TikTok ne rémunère pas officiellement les créateurs de contenu enregistrés en Haïti.

Mais pour certains jeunes haïtiens, la plateforme est devenue bien plus qu’un simple réseau social.

Avec environ 2,8 millions d’utilisateurs en Haïti, le réseau social enregistré en Chine s’est imposé comme l’une des plateformes numériques les plus influentes du pays.

Elle ouvre la porte à des contrats publicitaires, des collaborations avec des entreprises, des emplois et parfois même une relative indépendance financière, selon les témoignages de quatre « tiktokeurs ».

Ancienne employée de l’administration publique entre 2018 et 2024, Emmanuella Laguerre, résidant à Port-au-Prince, publiait d’abord des vidéos de type lifestyle sur Facebook avant de migrer vers TikTok à la fin de 2023.

Aujourd’hui, son compte TikTok rassemble environ 40 000 abonnés.

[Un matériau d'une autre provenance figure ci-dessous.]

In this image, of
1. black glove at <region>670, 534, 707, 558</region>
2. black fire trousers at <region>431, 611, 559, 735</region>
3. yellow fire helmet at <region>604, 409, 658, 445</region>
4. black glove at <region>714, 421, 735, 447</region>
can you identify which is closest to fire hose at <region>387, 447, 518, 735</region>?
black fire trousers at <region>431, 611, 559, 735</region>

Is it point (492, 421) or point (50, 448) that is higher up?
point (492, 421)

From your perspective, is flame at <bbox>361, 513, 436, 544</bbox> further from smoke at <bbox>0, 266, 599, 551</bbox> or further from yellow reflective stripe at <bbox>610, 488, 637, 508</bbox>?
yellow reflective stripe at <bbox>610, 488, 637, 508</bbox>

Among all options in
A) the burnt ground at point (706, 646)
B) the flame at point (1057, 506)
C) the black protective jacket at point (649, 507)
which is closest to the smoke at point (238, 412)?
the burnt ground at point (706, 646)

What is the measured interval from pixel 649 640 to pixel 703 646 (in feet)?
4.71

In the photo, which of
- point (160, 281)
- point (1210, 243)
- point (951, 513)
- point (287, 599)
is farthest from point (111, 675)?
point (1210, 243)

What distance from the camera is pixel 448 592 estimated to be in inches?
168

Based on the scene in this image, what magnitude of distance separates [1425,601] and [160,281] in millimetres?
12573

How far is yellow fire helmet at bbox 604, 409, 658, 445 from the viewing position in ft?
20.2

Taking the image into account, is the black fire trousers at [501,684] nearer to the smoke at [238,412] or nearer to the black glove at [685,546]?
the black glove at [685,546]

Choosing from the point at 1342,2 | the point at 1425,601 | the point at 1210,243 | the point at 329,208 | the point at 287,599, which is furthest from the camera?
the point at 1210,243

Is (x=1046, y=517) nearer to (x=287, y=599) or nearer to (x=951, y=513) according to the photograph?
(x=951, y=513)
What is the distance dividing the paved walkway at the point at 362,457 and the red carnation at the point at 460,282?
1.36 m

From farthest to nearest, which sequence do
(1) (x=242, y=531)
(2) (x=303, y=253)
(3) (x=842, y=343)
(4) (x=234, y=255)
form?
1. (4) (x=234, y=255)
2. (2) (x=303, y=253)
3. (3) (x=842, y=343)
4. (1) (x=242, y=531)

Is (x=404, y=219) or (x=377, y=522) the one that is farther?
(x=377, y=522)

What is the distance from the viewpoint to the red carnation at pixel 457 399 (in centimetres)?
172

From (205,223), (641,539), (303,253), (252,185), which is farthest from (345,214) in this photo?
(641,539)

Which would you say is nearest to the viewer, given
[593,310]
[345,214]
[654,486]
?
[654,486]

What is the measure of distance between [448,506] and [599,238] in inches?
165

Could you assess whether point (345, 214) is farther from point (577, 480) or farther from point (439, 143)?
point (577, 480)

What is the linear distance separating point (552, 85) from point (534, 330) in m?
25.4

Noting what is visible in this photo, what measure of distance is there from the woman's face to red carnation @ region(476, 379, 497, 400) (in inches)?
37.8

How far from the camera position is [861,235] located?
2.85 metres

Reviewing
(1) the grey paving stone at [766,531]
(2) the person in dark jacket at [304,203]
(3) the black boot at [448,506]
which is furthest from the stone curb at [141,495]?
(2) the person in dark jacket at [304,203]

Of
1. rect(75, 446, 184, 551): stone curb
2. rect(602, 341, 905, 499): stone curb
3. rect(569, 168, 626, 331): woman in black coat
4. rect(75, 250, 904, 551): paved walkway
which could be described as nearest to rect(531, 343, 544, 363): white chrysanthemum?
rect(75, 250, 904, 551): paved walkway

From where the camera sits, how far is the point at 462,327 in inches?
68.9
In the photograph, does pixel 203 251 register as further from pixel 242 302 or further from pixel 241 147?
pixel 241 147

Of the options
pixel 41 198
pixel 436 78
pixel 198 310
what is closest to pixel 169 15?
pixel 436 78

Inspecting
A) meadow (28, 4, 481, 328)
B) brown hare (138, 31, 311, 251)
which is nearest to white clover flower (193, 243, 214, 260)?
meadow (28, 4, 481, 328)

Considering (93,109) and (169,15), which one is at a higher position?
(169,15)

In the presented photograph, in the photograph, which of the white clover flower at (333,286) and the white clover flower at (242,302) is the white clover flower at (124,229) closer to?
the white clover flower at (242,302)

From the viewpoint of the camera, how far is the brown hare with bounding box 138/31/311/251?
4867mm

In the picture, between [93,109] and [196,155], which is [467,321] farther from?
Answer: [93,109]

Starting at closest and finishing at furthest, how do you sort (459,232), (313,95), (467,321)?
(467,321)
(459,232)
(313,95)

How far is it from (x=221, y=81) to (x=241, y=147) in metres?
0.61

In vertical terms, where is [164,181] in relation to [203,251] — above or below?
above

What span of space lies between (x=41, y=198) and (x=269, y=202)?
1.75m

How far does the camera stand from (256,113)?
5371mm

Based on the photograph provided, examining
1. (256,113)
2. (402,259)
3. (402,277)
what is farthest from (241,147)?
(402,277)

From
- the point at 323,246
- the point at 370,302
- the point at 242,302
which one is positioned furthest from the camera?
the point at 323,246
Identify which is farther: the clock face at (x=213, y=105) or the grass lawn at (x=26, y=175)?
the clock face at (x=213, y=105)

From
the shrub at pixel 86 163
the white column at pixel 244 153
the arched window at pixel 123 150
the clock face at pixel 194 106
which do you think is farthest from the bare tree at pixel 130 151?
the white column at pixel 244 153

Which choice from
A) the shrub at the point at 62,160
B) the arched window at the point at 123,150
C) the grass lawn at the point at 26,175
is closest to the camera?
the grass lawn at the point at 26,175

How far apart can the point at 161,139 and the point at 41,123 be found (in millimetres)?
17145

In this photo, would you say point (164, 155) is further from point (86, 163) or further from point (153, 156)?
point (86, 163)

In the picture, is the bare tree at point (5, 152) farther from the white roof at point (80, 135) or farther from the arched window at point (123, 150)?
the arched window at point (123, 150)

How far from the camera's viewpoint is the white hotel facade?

Elle y partage notamment des contenus de motivation, des vlogs et des récits inspirés de son quotidien.

En 2023, la jeune femme obtient un contrat de marketing avec le service de portefeuille électronique MonCash, développé par la compagnie de téléphone mobile Digicel et la Sogebank.

« Ils m’ont contactée grâce à ce qu’ils voyaient sur mon compte TikTok », confie-t-elle à AyiboPost.

Aujourd’hui, Laguerre occupe des fonctions de responsable marketing pour trois entreprises, tout en réalisant des vidéos promotionnelles pour différentes marques qu’elle publie sur ses réseaux sociaux.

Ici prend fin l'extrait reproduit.